Schließlich wurde eine neue Vereinbarung angekündigt, aber die letzte Phase des Verkaufs verlief nicht reibungslos: Gewerkschaftsvertreter leiteten ein Abmahnverfahren ein, und ein administratives Problem mit der Zulassung der Bank verhinderte, dass Gewerkschaftsvertreter in die neue Struktur übernommen wurden.
Die CFDT ging in die Offensive und furchtete um die Zukunft des Netzes. Nach Angaben der CFDT werden drei Viertel der Geldautomaten, die im Zuge der Umwandlung außer Betrieb genommen werden, verschwinden. Diese Angaben wurden von der Unternehmensleitung nicht bestätigt. Die französische Tochtergesellschaft hat den Anbieter auch viel Geld gekostet: Im dritten Quartal 2022 wurde eine Wertberichtigung in Höhe von 2,4 Milliarden Dollar vorgenommen.

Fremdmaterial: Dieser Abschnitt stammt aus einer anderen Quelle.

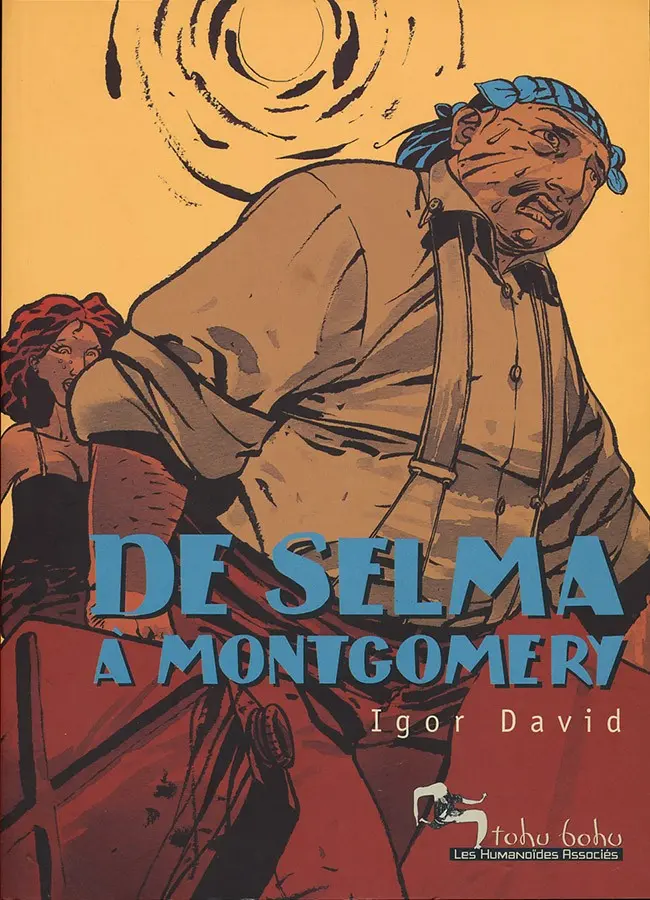 Couverture de l'album De Selma à Montgomery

Die Mitarbeiter sind besorgt uber die Unklarheit der neuen Strategie
My Money Group ist in Frankreich eingetragen, gehört aber uber eine in den Niederlanden ansässige Gesellschaft dem US-Fonds Cerberus, benannt nach dem Wachter der Unterwelt in der griechischen Mythologie. Der Wechsel zu einem anderen Unternehmen wird von den Mitarbeitern ebenso erwartet wie befurchtet. "Erwartet, weil nur eine kleine Minderheit die HSBC vermissen wird, gefurchtet, weil wir zu einem Unternehmen wechseln werden, uber dessen kommerzielle und strategische Pläne wir nichts wissen", sagt Eric Poyet, Gewerkschaftsvertreter bei FO.
Der Kaufer hält sich über seine Geschaftsstrategie noch ziemlich bedeckt, hat sich aber ein einjähriges Moratorium gesetzt. Es wird erwartet, dass er einen dreijahrigen Sanierungsplan umsetzt und sich auf Arkéa, die bretonische Gegenseitigkeitsbank, als Backoffice stützt. Im Allgemeinen sind Aktionäre dieser Art jedoch selten langfristig orientiert.
Es ist nicht das erste Mal für einen Cerberus-Fonds
Cerberus ist im Bankensektor kein Unbekannter: 2007 zahlte er 3,2 Mrd. EUR fur die Ubernahme der ehemaligen osterreichischen Gewerkschaftsbank Bawag, die im Jahr zuvor vom Konkurs bedroht war, bevor sie ein Jahrzehnt spater an die Borse gebracht wurde.
Im Jahr 2015 erwarb sie außerdem vom britischen Finanzministerium das Hypothekenportfolio der 2008 verstaatlichten Northern Rock Bank. Dies fuhrte zu einer Auseinandersetzung zwischen dem Fonds und einer Gruppe von Kreditnehmern, die ihren Kreditgeber dafür kritisierten, dass er keine neuen marktüblichen Zinssätze anwandte, die niedriger waren als die, mit denen sie sich verpflichtet hatten.
Insgesamt ist die Vereinbarung umstritten. Sie könnte zu mehr Wettbewerb auf dem französischen Markt für Privatkundenbanken führen, aber auch zu einem Abbau von Arbeitsplätzen und einer Verschlechterung des Kundendienstes.